New research suggest magnetars, extremely large neutron stars, may explain superluminous supernovas. Photo by Kavli IPMU
GRANADA, Spain, March 24 (UPI) -- A supernova is the violent explosion of dying, collapsed star. They frequently shine brighter than a billion suns. Superluminous supernovas, or SLSNs, are stellar explosions 10 to 100 times brighter than an average supernova.
Researchers haves struggled to explain the origins of these types of supernovas, but new research suggests a type of star known as a magnetar may be responsible.
Magnetars are large neutron stars with massive electromagnetic fields. A new model suggests energy lost during the birth of magnetars is comparable to the outbursts measured during SLSNs.
Astronomers used the model to analyze two recently observed superluminous supernovas, SN 2011kl and ASASSN-15lh, and found both fit nicely within the model's parameters.
"These supernovae can be found in very distant universe, thus possibly informing us the properties of the first stars of the universe," researcher Ken'ichi Nomoto said in a news release.

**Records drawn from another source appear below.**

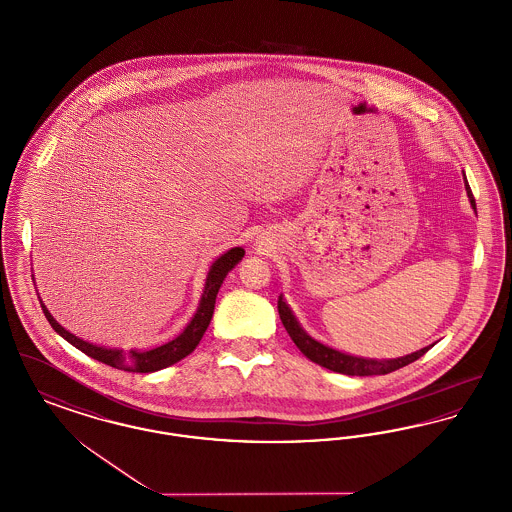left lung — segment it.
Returning <instances> with one entry per match:
<instances>
[{"instance_id":"left-lung-1","label":"left lung","mask_w":512,"mask_h":512,"mask_svg":"<svg viewBox=\"0 0 512 512\" xmlns=\"http://www.w3.org/2000/svg\"><path fill=\"white\" fill-rule=\"evenodd\" d=\"M466 194L470 197V203L472 207L476 209V203H474V195L470 186L466 184ZM278 315L280 320L284 324V328L288 330L290 338L293 343L299 347V351L311 359L313 363L324 366L328 370H334V372H340V374H347V376H374V374H390L393 370H399L403 366L411 365L416 359H420L430 347H424L416 353H411L407 357H401V359H390V361H374V359H361V357H353V355H345L340 353L332 347H326L322 343H318L317 340H313L311 336L305 334V330L297 324V320L292 315L290 307L286 305V301L282 299V295L278 297Z\"/></svg>"}]
</instances>
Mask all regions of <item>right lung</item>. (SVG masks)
Masks as SVG:
<instances>
[{
	"mask_svg": "<svg viewBox=\"0 0 512 512\" xmlns=\"http://www.w3.org/2000/svg\"><path fill=\"white\" fill-rule=\"evenodd\" d=\"M244 253L245 251L242 247H232L230 251L220 255L219 259L213 263L209 274H207L205 290H203V295H201L197 313L190 320V324L186 326V330L178 338H174V340L161 345V347L149 349V351L107 349V347H98V345H92L88 341L80 340L71 332H67L55 318L49 315V311L42 301H40V305H42V311H44V315L48 318L51 328L61 338H65L69 343H73L76 349L86 353L88 357L96 359L99 363L113 366V368L126 370V372H155V370H161V368H167V366L178 363L180 359L190 355L195 347H197V343L203 338V334H205V330H207V326H209V322L213 318L215 299H217L220 284L226 278V274L242 261Z\"/></svg>",
	"mask_w": 512,
	"mask_h": 512,
	"instance_id": "right-lung-1",
	"label": "right lung"
}]
</instances>
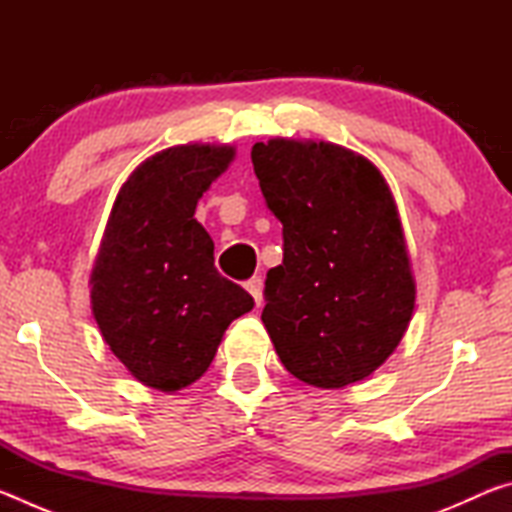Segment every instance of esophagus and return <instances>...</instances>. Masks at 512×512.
<instances>
[{
  "mask_svg": "<svg viewBox=\"0 0 512 512\" xmlns=\"http://www.w3.org/2000/svg\"><path fill=\"white\" fill-rule=\"evenodd\" d=\"M246 289H248V293L250 296H253V300H255V305L259 307L264 302V280L259 275H255V277H250V280L246 282Z\"/></svg>",
  "mask_w": 512,
  "mask_h": 512,
  "instance_id": "1",
  "label": "esophagus"
}]
</instances>
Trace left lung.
Listing matches in <instances>:
<instances>
[{
    "instance_id": "left-lung-1",
    "label": "left lung",
    "mask_w": 512,
    "mask_h": 512,
    "mask_svg": "<svg viewBox=\"0 0 512 512\" xmlns=\"http://www.w3.org/2000/svg\"><path fill=\"white\" fill-rule=\"evenodd\" d=\"M284 259L266 273L262 320L293 377L343 388L391 357L415 282L400 214L375 164L327 142L271 140L250 151Z\"/></svg>"
}]
</instances>
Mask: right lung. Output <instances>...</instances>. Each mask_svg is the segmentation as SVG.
Wrapping results in <instances>:
<instances>
[{"label":"right lung","instance_id":"add662e5","mask_svg":"<svg viewBox=\"0 0 512 512\" xmlns=\"http://www.w3.org/2000/svg\"><path fill=\"white\" fill-rule=\"evenodd\" d=\"M235 158L189 144L146 160L112 207L92 271V311L115 357L142 384L180 391L210 368L223 332L255 307L214 266L196 203Z\"/></svg>","mask_w":512,"mask_h":512}]
</instances>
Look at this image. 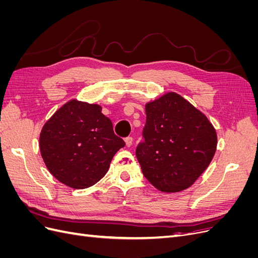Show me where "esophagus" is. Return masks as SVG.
I'll use <instances>...</instances> for the list:
<instances>
[{
  "label": "esophagus",
  "instance_id": "34e87169",
  "mask_svg": "<svg viewBox=\"0 0 258 258\" xmlns=\"http://www.w3.org/2000/svg\"><path fill=\"white\" fill-rule=\"evenodd\" d=\"M124 142H126V145L128 147H130L132 145V142H134V139H132L131 137H128V138L124 139Z\"/></svg>",
  "mask_w": 258,
  "mask_h": 258
}]
</instances>
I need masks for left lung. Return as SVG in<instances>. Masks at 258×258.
<instances>
[{"label":"left lung","mask_w":258,"mask_h":258,"mask_svg":"<svg viewBox=\"0 0 258 258\" xmlns=\"http://www.w3.org/2000/svg\"><path fill=\"white\" fill-rule=\"evenodd\" d=\"M145 112L144 141L136 150L144 176L163 192L188 188L213 159V124L176 92L146 103Z\"/></svg>","instance_id":"1"}]
</instances>
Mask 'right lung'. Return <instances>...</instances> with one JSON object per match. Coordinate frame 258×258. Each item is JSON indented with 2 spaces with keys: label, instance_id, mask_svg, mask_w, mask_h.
Segmentation results:
<instances>
[{
  "label": "right lung",
  "instance_id": "obj_1",
  "mask_svg": "<svg viewBox=\"0 0 258 258\" xmlns=\"http://www.w3.org/2000/svg\"><path fill=\"white\" fill-rule=\"evenodd\" d=\"M99 104L70 100L45 122L40 151L49 172L76 189L102 178L116 152L124 146Z\"/></svg>",
  "mask_w": 258,
  "mask_h": 258
}]
</instances>
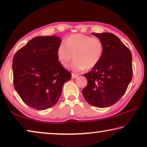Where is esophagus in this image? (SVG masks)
Returning <instances> with one entry per match:
<instances>
[{"instance_id": "1", "label": "esophagus", "mask_w": 147, "mask_h": 147, "mask_svg": "<svg viewBox=\"0 0 147 147\" xmlns=\"http://www.w3.org/2000/svg\"><path fill=\"white\" fill-rule=\"evenodd\" d=\"M78 76V74H74V73H73L72 74V78L73 79H74V78H76L77 76Z\"/></svg>"}]
</instances>
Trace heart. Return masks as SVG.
<instances>
[{
  "mask_svg": "<svg viewBox=\"0 0 147 147\" xmlns=\"http://www.w3.org/2000/svg\"><path fill=\"white\" fill-rule=\"evenodd\" d=\"M104 44L98 38H92L86 35L76 34L69 36L57 49V58L62 66L67 67L75 59L71 65L74 71L78 72L86 68L95 67L100 61L103 54Z\"/></svg>",
  "mask_w": 147,
  "mask_h": 147,
  "instance_id": "1",
  "label": "heart"
}]
</instances>
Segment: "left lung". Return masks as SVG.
<instances>
[{"mask_svg": "<svg viewBox=\"0 0 147 147\" xmlns=\"http://www.w3.org/2000/svg\"><path fill=\"white\" fill-rule=\"evenodd\" d=\"M100 39L104 51L99 63L84 74L88 84L82 90L91 105L106 108L115 104L127 89L133 75L132 56L130 49L111 33H92Z\"/></svg>", "mask_w": 147, "mask_h": 147, "instance_id": "obj_1", "label": "left lung"}]
</instances>
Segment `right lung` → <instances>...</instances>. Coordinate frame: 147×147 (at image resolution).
Returning <instances> with one entry per match:
<instances>
[{
    "instance_id": "right-lung-1",
    "label": "right lung",
    "mask_w": 147,
    "mask_h": 147,
    "mask_svg": "<svg viewBox=\"0 0 147 147\" xmlns=\"http://www.w3.org/2000/svg\"><path fill=\"white\" fill-rule=\"evenodd\" d=\"M61 41L54 36L36 37L15 54L14 88L30 108L44 110L55 105L63 84L71 78L57 58Z\"/></svg>"
}]
</instances>
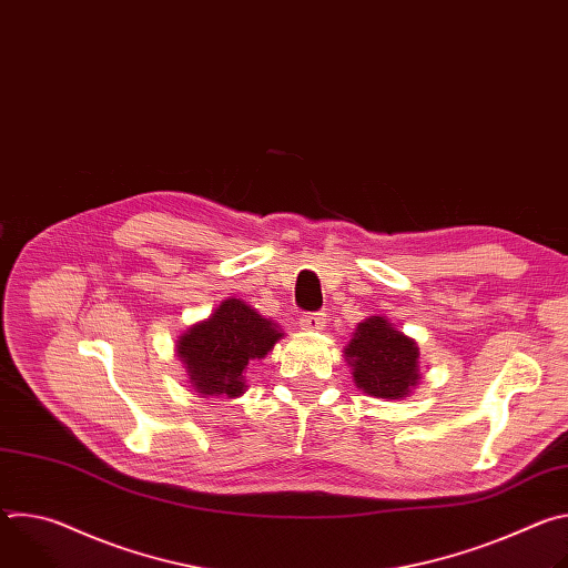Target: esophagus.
Wrapping results in <instances>:
<instances>
[{
	"label": "esophagus",
	"mask_w": 568,
	"mask_h": 568,
	"mask_svg": "<svg viewBox=\"0 0 568 568\" xmlns=\"http://www.w3.org/2000/svg\"><path fill=\"white\" fill-rule=\"evenodd\" d=\"M298 323H301L303 331L318 333V331H323V326H326V314H323V312H305L298 318Z\"/></svg>",
	"instance_id": "34e87169"
}]
</instances>
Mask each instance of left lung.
I'll return each instance as SVG.
<instances>
[{
  "instance_id": "obj_1",
  "label": "left lung",
  "mask_w": 568,
  "mask_h": 568,
  "mask_svg": "<svg viewBox=\"0 0 568 568\" xmlns=\"http://www.w3.org/2000/svg\"><path fill=\"white\" fill-rule=\"evenodd\" d=\"M344 355L353 366L355 384L373 397H407L420 382L416 342L393 328L384 316L362 321Z\"/></svg>"
}]
</instances>
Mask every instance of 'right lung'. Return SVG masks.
<instances>
[{
    "label": "right lung",
    "mask_w": 568,
    "mask_h": 568,
    "mask_svg": "<svg viewBox=\"0 0 568 568\" xmlns=\"http://www.w3.org/2000/svg\"><path fill=\"white\" fill-rule=\"evenodd\" d=\"M283 337L276 323L240 298H226L178 339L191 386L200 395L237 397L247 390L245 373Z\"/></svg>",
    "instance_id": "right-lung-1"
}]
</instances>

Observed in 2015, ASASSN-15lh is thought to be one of the biggest and brightest ever -- more than 500 times brighter than an average supernova, 20 times brighter than the entire Milky Way. Its record-setting luminosity lasted nearly a month.
Astronomers at the Instituto de Astrofísica de Andalucia in Spain say the size and spin rate of magnetars match neatly with the gamma-ray outbursts measured in SN 2011kl and ASASSN-15lh.
"We conclude that a magnetar model may be used for the interpretation of these events and that the hydrodynamical modeling is necessary to derive the properties of powerful magnetars and their progenitors," researchers wrote in their new paper.